(Stored data entries)
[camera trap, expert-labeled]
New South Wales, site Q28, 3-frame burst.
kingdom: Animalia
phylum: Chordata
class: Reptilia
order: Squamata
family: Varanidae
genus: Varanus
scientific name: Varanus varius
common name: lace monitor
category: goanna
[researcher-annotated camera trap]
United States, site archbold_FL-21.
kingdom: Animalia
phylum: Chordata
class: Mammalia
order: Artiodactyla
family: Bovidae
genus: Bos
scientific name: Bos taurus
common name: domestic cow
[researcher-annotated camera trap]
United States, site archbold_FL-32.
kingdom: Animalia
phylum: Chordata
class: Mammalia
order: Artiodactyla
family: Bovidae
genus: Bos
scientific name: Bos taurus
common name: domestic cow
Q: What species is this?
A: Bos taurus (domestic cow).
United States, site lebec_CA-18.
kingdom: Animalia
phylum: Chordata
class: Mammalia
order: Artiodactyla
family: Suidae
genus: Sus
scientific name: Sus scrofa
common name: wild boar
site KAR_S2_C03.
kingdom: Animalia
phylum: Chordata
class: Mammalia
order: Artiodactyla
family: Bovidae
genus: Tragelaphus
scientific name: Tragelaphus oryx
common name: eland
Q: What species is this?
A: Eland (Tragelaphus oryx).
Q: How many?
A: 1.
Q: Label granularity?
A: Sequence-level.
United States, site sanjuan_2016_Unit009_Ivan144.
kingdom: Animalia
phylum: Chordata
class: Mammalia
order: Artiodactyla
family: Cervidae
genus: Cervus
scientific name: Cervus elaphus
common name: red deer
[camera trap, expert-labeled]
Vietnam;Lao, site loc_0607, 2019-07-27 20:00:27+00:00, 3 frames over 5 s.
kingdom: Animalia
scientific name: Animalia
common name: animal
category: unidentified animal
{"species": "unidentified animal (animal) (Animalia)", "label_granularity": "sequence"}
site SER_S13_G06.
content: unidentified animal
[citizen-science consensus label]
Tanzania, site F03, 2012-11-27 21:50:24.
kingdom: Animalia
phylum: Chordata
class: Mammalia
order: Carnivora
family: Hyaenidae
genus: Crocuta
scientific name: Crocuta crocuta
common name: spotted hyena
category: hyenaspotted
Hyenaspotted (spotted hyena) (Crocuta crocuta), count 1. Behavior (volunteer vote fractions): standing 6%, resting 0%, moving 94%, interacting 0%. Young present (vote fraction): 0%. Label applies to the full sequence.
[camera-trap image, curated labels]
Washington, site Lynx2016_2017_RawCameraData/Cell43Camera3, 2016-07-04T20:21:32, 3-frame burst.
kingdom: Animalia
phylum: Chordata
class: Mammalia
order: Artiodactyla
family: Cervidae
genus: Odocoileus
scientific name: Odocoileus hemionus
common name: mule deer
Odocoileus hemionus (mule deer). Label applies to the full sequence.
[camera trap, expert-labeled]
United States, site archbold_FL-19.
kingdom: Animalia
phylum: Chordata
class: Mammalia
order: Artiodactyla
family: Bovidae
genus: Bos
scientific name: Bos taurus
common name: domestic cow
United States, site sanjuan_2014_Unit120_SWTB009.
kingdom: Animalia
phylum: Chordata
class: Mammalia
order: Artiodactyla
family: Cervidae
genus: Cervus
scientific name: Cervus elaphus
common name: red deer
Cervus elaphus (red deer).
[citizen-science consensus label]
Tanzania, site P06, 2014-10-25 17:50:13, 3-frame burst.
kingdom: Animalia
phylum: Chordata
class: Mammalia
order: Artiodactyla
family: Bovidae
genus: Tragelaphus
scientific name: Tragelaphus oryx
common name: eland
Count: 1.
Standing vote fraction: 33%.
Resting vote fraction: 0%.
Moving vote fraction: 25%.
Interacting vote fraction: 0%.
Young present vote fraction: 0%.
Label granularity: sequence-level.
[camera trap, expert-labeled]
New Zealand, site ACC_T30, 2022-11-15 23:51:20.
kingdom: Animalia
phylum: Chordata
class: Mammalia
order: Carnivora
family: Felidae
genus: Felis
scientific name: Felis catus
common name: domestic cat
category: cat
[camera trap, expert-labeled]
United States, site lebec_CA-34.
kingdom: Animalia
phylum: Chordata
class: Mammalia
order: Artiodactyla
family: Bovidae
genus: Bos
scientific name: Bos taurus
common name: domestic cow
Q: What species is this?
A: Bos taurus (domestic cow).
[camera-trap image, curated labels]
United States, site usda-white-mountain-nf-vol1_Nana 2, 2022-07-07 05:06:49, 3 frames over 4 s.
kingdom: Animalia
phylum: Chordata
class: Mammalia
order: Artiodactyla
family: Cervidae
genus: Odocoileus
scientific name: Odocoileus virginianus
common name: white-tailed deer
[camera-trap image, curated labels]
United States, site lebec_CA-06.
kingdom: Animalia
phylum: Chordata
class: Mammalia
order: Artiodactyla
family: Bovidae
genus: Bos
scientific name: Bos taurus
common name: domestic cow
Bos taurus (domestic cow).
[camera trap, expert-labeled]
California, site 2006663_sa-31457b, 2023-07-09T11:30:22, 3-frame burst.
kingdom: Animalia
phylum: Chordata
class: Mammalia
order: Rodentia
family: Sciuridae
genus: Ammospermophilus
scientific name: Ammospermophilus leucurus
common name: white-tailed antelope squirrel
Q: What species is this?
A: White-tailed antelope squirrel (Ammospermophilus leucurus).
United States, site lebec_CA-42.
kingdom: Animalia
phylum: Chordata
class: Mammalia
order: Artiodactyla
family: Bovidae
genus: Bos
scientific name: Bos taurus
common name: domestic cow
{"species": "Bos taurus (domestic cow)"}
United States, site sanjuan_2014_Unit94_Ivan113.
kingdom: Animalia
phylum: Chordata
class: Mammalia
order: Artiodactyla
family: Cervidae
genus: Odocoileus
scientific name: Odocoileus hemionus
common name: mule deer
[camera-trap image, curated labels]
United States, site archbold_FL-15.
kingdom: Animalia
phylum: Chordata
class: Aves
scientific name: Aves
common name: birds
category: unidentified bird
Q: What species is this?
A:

*Problem requirements*.
Each record above is to be written out again, without any change.

*Result of the task*.
[camera trap, expert-labeled]
New South Wales, site Q28, 3-frame burst.
kingdom: Animalia
phylum: Chordata
class: Reptilia
order: Squamata
family: Varanidae
genus: Varanus
scientific name: Varanus varius
common name: lace monitor
category: goanna
[researcher-annotated camera trap]
United States, site archbold_FL-21.
kingdom: Animalia
phylum: Chordata
class: Mammalia
order: Artiodactyla
family: Bovidae
genus: Bos
scientific name: Bos taurus
common name: domestic cow
[researcher-annotated camera trap]
United States, site archbold_FL-32.
kingdom: Animalia
phylum: Chordata
class: Mammalia
order: Artiodactyla
family: Bovidae
genus: Bos
scientific name: Bos taurus
common name: domestic cow
Q: What species is this?
A: Bos taurus (domestic cow).
United States, site lebec_CA-18.
kingdom: Animalia
phylum: Chordata
class: Mammalia
order: Artiodactyla
family: Suidae
genus: Sus
scientific name: Sus scrofa
common name: wild boar
site KAR_S2_C03.
kingdom: Animalia
phylum: Chordata
class: Mammalia
order: Artiodactyla
family: Bovidae
genus: Tragelaphus
scientific name: Tragelaphus oryx
common name: eland
Q: What species is this?
A: Eland (Tragelaphus oryx).
Q: How many?
A: 1.
Q: Label granularity?
A: Sequence-level.
United States, site sanjuan_2016_Unit009_Ivan144.
kingdom: Animalia
phylum: Chordata
class: Mammalia
order: Artiodactyla
family: Cervidae
genus: Cervus
scientific name: Cervus elaphus
common name: red deer
[camera trap, expert-labeled]
Vietnam;Lao, site loc_0607, 2019-07-27 20:00:27+00:00, 3 frames over 5 s.
kingdom: Animalia
scientific name: Animalia
common name: animal
category: unidentified animal
{"species": "unidentified animal (animal) (Animalia)", "label_granularity": "sequence"}
site SER_S13_G06.
content: unidentified animal
[citizen-science consensus label]
Tanzania, site F03, 2012-11-27 21:50:24.
kingdom: Animalia
phylum: Chordata
class: Mammalia
order: Carnivora
family: Hyaenidae
genus: Crocuta
scientific name: Crocuta crocuta
common name: spotted hyena
category: hyenaspotted
Hyenaspotted (spotted hyena) (Crocuta crocuta), count 1. Behavior (volunteer vote fractions): standing 6%, resting 0%, moving 94%, interacting 0%. Young present (vote fraction): 0%. Label applies to the full sequence.
[camera-trap image, curated labels]
Washington, site Lynx2016_2017_RawCameraData/Cell43Camera3, 2016-07-04T20:21:32, 3-frame burst.
kingdom: Animalia
phylum: Chordata
class: Mammalia
order: Artiodactyla
family: Cervidae
genus: Odocoileus
scientific name: Odocoileus hemionus
common name: mule deer
Odocoileus hemionus (mule deer). Label applies to the full sequence.
[camera trap, expert-labeled]
United States, site archbold_FL-19.
kingdom: Animalia
phylum: Chordata
class: Mammalia
order: Artiodactyla
family: Bovidae
genus: Bos
scientific name: Bos taurus
common name: domestic cow
United States, site sanjuan_2014_Unit120_SWTB009.
kingdom: Animalia
phylum: Chordata
class: Mammalia
order: Artiodactyla
family: Cervidae
genus: Cervus
scientific name: Cervus elaphus
common name: red deer
Cervus elaphus (red deer).
[citizen-science consensus label]
Tanzania, site P06, 2014-10-25 17:50:13, 3-frame burst.
kingdom: Animalia
phylum: Chordata
class: Mammalia
order: Artiodactyla
family: Bovidae
genus: Tragelaphus
scientific name: Tragelaphus oryx
common name: eland
Count: 1.
Standing vote fraction: 33%.
Resting vote fraction: 0%.
Moving vote fraction: 25%.
Interacting vote fraction: 0%.
Young present vote fraction: 0%.
Label granularity: sequence-level.
[camera trap, expert-labeled]
New Zealand, site ACC_T30, 2022-11-15 23:51:20.
kingdom: Animalia
phylum: Chordata
class: Mammalia
order: Carnivora
family: Felidae
genus: Felis
scientific name: Felis catus
common name: domestic cat
category: cat
[camera trap, expert-labeled]
United States, site lebec_CA-34.
kingdom: Animalia
phylum: Chordata
class: Mammalia
order: Artiodactyla
family: Bovidae
genus: Bos
scientific name: Bos taurus
common name: domestic cow
Q: What species is this?
A: Bos taurus (domestic cow).
[camera-trap image, curated labels]
United States, site usda-white-mountain-nf-vol1_Nana 2, 2022-07-07 05:06:49, 3 frames over 4 s.
kingdom: Animalia
phylum: Chordata
class: Mammalia
order: Artiodactyla
family: Cervidae
genus: Odocoileus
scientific name: Odocoileus virginianus
common name: white-tailed deer
[camera-trap image, curated labels]
United States, site lebec_CA-06.
kingdom: Animalia
phylum: Chordata
class: Mammalia
order: Artiodactyla
family: Bovidae
genus: Bos
scientific name: Bos taurus
common name: domestic cow
Bos taurus (domestic cow).
[camera trap, expert-labeled]
California, site 2006663_sa-31457b, 2023-07-09T11:30:22, 3-frame burst.
kingdom: Animalia
phylum: Chordata
class: Mammalia
order: Rodentia
family: Sciuridae
genus: Ammospermophilus
scientific name: Ammospermophilus leucurus
common name: white-tailed antelope squirrel
Q: What species is this?
A: White-tailed antelope squirrel (Ammospermophilus leucurus).
United States, site lebec_CA-42.
kingdom: Animalia
phylum: Chordata
class: Mammalia
order: Artiodactyla
family: Bovidae
genus: Bos
scientific name: Bos taurus
common name: domestic cow
{"species": "Bos taurus (domestic cow)"}
United States, site sanjuan_2014_Unit94_Ivan113.
kingdom: Animalia
phylum: Chordata
class: Mammalia
order: Artiodactyla
family: Cervidae
genus: Odocoileus
scientific name: Odocoileus hemionus
common name: mule deer
[camera-trap image, curated labels]
United States, site archbold_FL-15.
kingdom: Animalia
phylum: Chordata
class: Aves
scientific name: Aves
common name: birds
category: unidentified bird
Q: What species is this?
A:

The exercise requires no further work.